● Set task: Pull out and copy every line of the data below that contains the word "between". Case counts, so only lines where the word has that exact capitalization qualify.

● The records:
------------------------------------------------------------------------

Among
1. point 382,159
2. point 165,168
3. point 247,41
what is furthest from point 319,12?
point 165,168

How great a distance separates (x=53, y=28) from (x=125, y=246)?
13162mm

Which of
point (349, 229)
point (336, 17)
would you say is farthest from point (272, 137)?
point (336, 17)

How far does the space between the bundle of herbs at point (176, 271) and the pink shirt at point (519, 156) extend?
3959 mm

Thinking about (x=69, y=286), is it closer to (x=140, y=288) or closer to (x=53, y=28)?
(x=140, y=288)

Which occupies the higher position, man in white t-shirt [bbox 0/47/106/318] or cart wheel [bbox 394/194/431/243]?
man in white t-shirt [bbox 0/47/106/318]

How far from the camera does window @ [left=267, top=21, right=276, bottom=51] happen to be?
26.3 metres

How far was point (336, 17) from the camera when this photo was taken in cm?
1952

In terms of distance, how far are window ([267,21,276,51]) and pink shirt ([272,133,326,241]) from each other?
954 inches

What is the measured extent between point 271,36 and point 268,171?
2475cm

------------------------------------------------------------------------

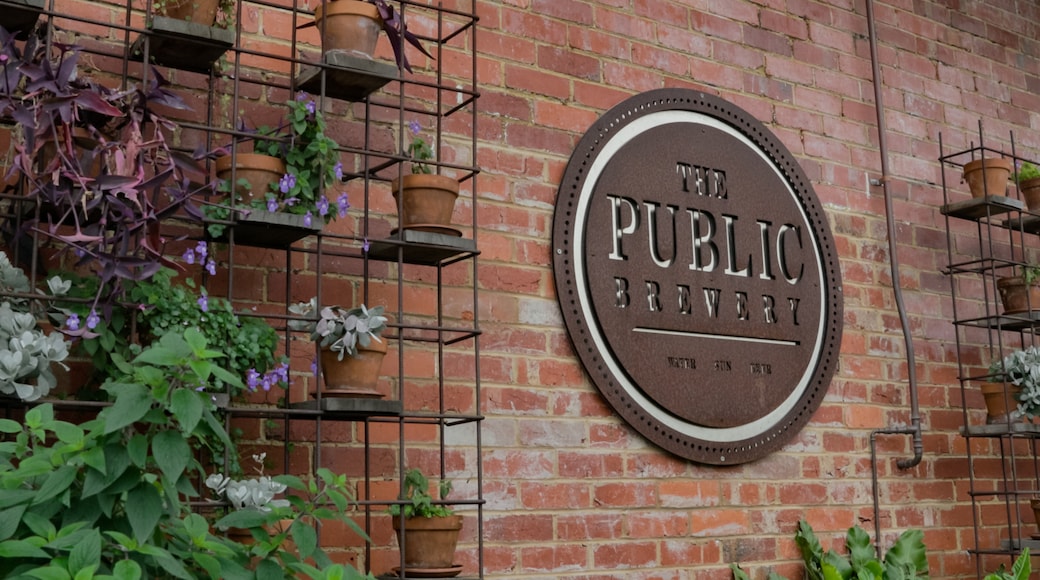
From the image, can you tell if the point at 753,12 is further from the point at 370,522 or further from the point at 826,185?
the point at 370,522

------------------------------------------------------------------------

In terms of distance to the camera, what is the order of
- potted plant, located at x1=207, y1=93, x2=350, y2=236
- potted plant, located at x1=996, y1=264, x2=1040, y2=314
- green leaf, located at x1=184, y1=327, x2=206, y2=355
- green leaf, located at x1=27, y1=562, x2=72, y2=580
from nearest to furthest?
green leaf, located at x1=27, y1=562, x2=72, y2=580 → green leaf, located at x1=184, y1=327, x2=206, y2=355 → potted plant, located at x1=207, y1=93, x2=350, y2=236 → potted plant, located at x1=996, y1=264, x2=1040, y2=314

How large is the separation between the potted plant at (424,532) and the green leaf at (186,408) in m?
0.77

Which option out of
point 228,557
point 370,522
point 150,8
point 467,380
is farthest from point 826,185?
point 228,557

------------------------------------------------------------------------

● Exercise response:
How far does the space between the bundle of herbs at point (176, 271) and the pink shirt at point (519, 156) extend?
What is the measured extent between point 271,36 and point 268,171?
How large is the separation between the potted plant at (424,532) and the green leaf at (186,408) in m?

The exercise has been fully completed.